→ INPUT DATA:
━━━━━━━━━━━━━━━━
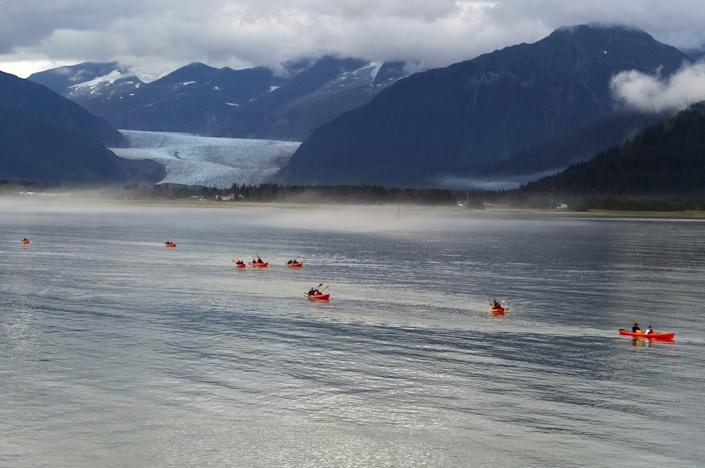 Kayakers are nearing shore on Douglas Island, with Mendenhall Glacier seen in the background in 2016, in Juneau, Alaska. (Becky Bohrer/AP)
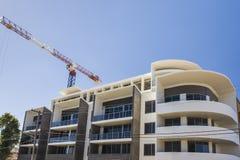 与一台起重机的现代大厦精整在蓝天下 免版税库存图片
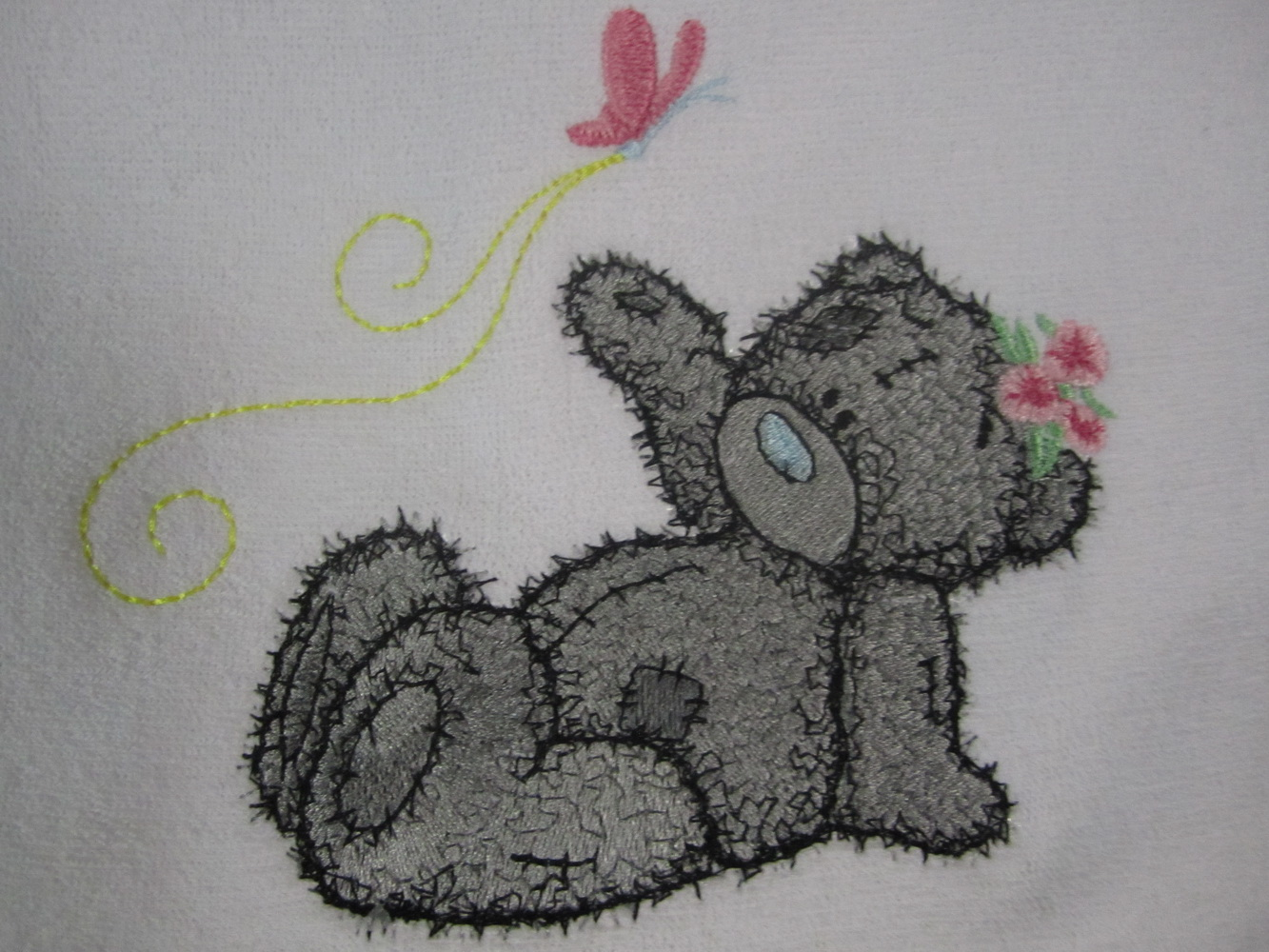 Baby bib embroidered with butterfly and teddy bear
━━━━━━━━━━━━━━━━
→ TASK INSTRUCTIONS: Please give all of the data again, exact and free of pictures.

→ RESULT OF THIS TASK:
 Kayakers are nearing shore on Douglas Island, with Mendenhall Glacier seen in the background in 2016, in Juneau, Alaska. (Becky Bohrer/AP)
 与一台起重机的现代大厦精整在蓝天下 免版税库存图片
 Baby bib embroidered with butterfly and teddy bear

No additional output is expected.